I did not, myself, go to conversion therapy, but I did grow up Christian and then for a few years in high school sort of considered myself an Evangelical in rural Montana. So I was in the youth group, I was in the prayer group and I was queer. I was a closeted queer kid. So I did spend a lot of time thinking about how hopefully God would help me rid this thing from myself. So there are definitely autobiographical elements [in the novel], but I’ve always been really careful to say I did not go to conversion therapy. I think that’s important to make clear.
Cam would be in her late 30s now — what do you hope for her adulthood? What do you hope happened to her?
ED: I hope she made it, you know? I think the ending has a certain level of openness and ambiguity but there’s a real hope there, a real hopefulness. But I think she has a lot of things stacked against her. [Cam and her friends are] together and they’ve made this choice, and they’ve found each other, which is an experience so many queer people have. They’ve found this queer family, and they’re doing this thing together but they’re essentially homeless. They’re homeless queer teens in the early ‘90s. So I think there are a lot of things stacked against her but I think that she’s made it.
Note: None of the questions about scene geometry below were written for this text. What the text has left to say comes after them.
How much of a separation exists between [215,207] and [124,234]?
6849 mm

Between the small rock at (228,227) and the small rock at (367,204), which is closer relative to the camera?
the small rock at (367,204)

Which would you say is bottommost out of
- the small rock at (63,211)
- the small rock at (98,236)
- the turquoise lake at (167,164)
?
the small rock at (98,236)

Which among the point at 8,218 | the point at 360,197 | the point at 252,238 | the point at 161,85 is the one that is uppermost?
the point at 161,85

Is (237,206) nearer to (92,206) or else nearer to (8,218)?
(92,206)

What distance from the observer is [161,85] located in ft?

I don’t want to be too prescriptive about what I think that means but I think she’s happy and she’s living a life that fulfills her, an out-queer life that fulfills her. I’d like to think that she’s still friends with Jane and Adam. That, to me, is more important than where she is or what her job is — that they’ve all made it.
I saw on Twitter that you’re working on a new novel, what can you tell me about it?
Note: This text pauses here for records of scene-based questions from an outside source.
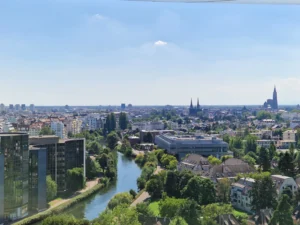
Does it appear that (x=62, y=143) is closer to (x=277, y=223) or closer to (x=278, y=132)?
(x=277, y=223)

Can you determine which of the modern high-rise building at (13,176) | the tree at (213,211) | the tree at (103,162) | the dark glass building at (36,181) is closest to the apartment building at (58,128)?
the tree at (103,162)

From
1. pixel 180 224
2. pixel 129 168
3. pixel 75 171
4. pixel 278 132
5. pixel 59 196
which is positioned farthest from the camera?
pixel 278 132

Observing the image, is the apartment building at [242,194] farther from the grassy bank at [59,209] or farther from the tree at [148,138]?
the tree at [148,138]

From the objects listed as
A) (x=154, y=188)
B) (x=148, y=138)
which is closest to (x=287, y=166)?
(x=154, y=188)

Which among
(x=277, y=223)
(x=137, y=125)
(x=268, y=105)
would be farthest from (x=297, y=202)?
(x=268, y=105)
ED: I am, it’s a ghost story. It has a significant historical storyline that takes place at a turn-of-the-20th-century boarding school in Rhode Island. And it’s also about the making of a somewhat controversial queer teen movie but I swear to god I was working on this before [the film version of The Miseducation of Cameron Post]. But it’s part contemporary and then it’s got this whole historical storyline. I haven’t done my elevator pitch yet, so I should probably work on one.